Things Happen For A Reason, Revisited
Throughout my adult life, I have been able to see connectivity in many of the events that have led directly into others. I have mentioned this before. I know from whence my faith ascribes these events. I suppose they may even be lessons learned and looked for what such wisdom brings. I was not to understand what Uncle Fred’s passing had taught me until many years later, of course. There had been many things in the intervening years, too, that were directly related to how I saw things, but that major one was the loss of Doug.
Family was there and I did not turn inward and away from them.
I did get to see him in the hospital and tell him I love him, not knowing then that it was for the final time. But that was very important. (Funny, isn’t it, how we know the love is there and doesn’t need to be said, but is better that it is said?)
I did get to say a ‘final’ goodbye at his service, with my parents, my other brother, Doug’s wife and her sisters and parents, who I also consider my own.
It is a soul-restoring thing, after feeling as if a part of it has been taken away, to grieve with those closest to the departed. What is truly bizarre, and I believe I will go into this in what looks like must be a Part III at this point, is how what is usually the utter cesspool that is Facebook actually helped to serve as a balm to the family’s pain with people sharing their memories of Doug.
We never know fully how much we impact other’s lives I now know. As well as we know out parents and friends and relatives, we may never understand just how positively they have affected others. How amazing and what a Blessing to have learned just how much Doug influenced other people! If you’d known him, you’d have already known how pretty damned amazing he was, but to know just how deeply a friend and mentor he was, many times likely not knowing himself, was truly a gift that would other never have been opened.

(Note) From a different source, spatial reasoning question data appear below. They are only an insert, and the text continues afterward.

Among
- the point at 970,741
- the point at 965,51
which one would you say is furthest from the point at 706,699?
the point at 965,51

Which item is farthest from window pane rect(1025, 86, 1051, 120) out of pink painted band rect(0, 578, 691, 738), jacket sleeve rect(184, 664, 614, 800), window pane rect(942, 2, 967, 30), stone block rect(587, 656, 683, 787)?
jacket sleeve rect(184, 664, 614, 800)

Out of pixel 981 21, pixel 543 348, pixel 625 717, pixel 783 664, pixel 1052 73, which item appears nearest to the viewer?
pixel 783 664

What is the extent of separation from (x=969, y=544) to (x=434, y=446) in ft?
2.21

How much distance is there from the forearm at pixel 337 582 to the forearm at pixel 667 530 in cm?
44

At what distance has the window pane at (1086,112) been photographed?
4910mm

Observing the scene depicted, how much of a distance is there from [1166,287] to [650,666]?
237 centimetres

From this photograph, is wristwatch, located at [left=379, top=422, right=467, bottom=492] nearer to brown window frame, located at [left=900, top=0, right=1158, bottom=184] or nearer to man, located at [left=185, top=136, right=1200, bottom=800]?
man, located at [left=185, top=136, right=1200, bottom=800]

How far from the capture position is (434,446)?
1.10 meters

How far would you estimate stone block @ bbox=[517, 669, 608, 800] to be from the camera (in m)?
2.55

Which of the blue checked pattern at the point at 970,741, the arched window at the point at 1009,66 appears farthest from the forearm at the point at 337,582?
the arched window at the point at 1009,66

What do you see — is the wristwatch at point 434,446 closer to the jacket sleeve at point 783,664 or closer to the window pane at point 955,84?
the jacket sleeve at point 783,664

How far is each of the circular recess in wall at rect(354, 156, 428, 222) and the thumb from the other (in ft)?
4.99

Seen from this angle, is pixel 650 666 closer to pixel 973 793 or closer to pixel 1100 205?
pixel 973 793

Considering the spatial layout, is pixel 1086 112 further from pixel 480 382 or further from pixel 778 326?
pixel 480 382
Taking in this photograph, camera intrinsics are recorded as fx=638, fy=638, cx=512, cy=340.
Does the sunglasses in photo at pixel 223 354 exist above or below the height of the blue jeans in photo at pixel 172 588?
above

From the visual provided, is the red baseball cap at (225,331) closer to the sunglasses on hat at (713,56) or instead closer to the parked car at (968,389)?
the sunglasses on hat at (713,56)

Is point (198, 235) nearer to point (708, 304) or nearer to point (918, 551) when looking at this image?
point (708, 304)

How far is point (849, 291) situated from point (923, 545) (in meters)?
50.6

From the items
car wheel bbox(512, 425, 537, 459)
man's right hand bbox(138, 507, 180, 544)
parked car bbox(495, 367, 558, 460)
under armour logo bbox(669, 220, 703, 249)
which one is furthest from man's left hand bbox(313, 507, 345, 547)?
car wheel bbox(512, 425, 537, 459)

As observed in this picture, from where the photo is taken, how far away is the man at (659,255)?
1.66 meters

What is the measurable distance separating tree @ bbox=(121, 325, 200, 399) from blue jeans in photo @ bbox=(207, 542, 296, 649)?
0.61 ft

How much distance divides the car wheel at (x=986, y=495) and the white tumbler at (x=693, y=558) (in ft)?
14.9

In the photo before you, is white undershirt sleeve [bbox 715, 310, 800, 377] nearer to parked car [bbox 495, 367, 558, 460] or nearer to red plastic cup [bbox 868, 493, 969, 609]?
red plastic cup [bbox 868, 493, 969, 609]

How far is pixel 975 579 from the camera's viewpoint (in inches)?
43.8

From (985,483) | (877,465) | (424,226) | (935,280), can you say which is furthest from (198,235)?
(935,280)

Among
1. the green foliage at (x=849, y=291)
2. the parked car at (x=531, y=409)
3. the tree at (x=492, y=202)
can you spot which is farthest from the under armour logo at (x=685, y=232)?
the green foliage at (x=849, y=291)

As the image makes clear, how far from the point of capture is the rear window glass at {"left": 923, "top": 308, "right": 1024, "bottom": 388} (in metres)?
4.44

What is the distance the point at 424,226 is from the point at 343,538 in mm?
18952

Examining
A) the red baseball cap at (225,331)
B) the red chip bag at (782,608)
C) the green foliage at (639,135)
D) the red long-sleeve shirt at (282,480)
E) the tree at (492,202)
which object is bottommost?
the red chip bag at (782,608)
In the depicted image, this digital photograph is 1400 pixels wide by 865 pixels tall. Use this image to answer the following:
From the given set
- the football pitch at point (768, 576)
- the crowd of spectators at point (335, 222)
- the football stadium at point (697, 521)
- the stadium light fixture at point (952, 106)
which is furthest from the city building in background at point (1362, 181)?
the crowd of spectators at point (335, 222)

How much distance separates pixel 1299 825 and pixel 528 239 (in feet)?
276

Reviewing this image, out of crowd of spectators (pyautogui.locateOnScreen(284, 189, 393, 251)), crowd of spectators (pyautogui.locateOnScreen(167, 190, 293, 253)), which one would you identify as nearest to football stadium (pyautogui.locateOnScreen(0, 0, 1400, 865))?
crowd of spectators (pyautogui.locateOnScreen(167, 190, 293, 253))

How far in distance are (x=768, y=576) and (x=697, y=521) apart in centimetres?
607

The final thing that I may have learned through this loss that is still so new, even four years on, is that it is truly Love that has taken root while one was alive that never dies, never lessens but actually grows, make the memories clear and strong, so much so that they give pain as much as love, but the pain is because of love of the one gone from us physically. I mean, while alive much of what gives us pleasure is physical, and love is expressed through physicality. Once the physical is gone forever, then the love that has taken root blossoms and grows in the fertile soil of the mind, of the memories.
Sometimes those memories, strengthened by love, even, for a moment, become almost physical again.